Yes, -EAGAIN is suitable.

> No BUG_ON() please. As I've previously mentioned, it's against
> Documentation/process/coding-style.rst.
>
> > > +Hugh Dickins for further consultation if you need it.
> > >
> > >>>> +
> > >>>> +       for (; orders[i]; i++) {
> > >>>> +               addr = ALIGN_DOWN(vmf->address, PAGE_SIZE << orders[i]);
> > >>>> +               vmf->pte = pte + pte_index(addr);
> > >>>> +               if (!vmf_pte_range_changed(vmf, 1 << orders[i]))

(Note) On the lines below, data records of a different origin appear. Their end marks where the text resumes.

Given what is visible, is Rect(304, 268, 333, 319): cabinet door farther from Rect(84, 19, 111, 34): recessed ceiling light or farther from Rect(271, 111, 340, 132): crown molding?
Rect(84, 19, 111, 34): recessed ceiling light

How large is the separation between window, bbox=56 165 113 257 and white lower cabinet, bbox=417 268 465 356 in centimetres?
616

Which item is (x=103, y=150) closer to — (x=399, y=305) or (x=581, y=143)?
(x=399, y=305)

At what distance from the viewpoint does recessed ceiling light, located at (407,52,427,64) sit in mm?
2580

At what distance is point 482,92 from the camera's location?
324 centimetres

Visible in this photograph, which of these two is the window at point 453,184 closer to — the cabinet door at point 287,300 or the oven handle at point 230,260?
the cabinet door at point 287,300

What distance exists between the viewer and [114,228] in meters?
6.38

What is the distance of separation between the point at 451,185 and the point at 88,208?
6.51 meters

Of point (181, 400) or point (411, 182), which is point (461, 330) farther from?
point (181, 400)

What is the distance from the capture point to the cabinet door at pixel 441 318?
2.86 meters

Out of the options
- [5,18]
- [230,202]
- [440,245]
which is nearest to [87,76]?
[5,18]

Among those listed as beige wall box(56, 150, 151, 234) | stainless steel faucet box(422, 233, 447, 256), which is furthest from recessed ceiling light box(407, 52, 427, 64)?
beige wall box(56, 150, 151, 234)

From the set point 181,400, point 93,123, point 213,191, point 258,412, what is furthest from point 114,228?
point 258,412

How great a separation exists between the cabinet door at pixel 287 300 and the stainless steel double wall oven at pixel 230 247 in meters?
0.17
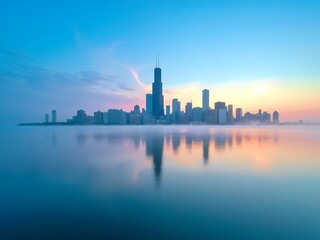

> > >>>> +                       break;
> > >>>> +       }
> > >>>> +
> > >>>> +       vmf->pte = NULL;
> > >>>> +       pte_unmap(pte);
> > >>>> +
> > >>>> +       gfp = vma_thp_gfp_mask(vma);
> > >>>> +
> > >>>> +       for (; orders[i]; i++) {
> > >>>> +               addr = ALIGN_DOWN(vmf->address, PAGE_SIZE << orders[i]);
> > >>>> +               *folio = vma_alloc_folio(gfp, orders[i], vma, addr, true);
> > >>>> +               if (*folio) {
> > >>>> +                       clear_huge_page(&(*folio)->page, addr, 1 << orders[i]);
> > >>>> +                       return 0;
> > >>>> +               }
> > >>>> +       }
> > >>>> +
> > >>>> +fallback:
> > >>>> +       *folio = vma_alloc_zeroed_movable_folio(vma, vmf->address);
> > >>>> +       return *folio ? 0 : -ENOMEM;
> > >>>> +}
> > >>>> +#else
> > >>>> +static inline int alloc_anon_folio(struct vm_fault *vmf, struct folio **folio)
> > >>>
> > >>> Drop "inline" (it doesn't do anything in .c).
> > >>
> > >> There are 38 instances of inline in memory.c alone, so looks like a well used
> > >> convention, even if the compiler may choose to ignore. Perhaps you can educate
> > >> me; what's the benefit of dropping it?
> > >
> > > I'll let Willy and Andrew educate both of us :)
> > >
> > > +Matthew Wilcox +Andrew Morton please. Thank you.
> > >
> > >>> The rest looks good to me.
> > >>
> > >> Great - just incase it wasn't obvious, I decided not to overwrite vmf->address
> > >> with the aligned version, as you suggested
> > >
> > > Yes, I've noticed. Not overwriting has its own merits for sure.
> > >
> > >> for 2 reasons; 1) address is const
> > >> in the struct, so would have had to change that. 2) there is a uffd path that
> > >> can be taken after the vmf->address fixup would have occured and the path
> > >> consumes that member, so it would have had to be un-fixed-up making it more
> > >> messy than the way I opted for.
> > >>
> > >> Thanks for the quick review as always!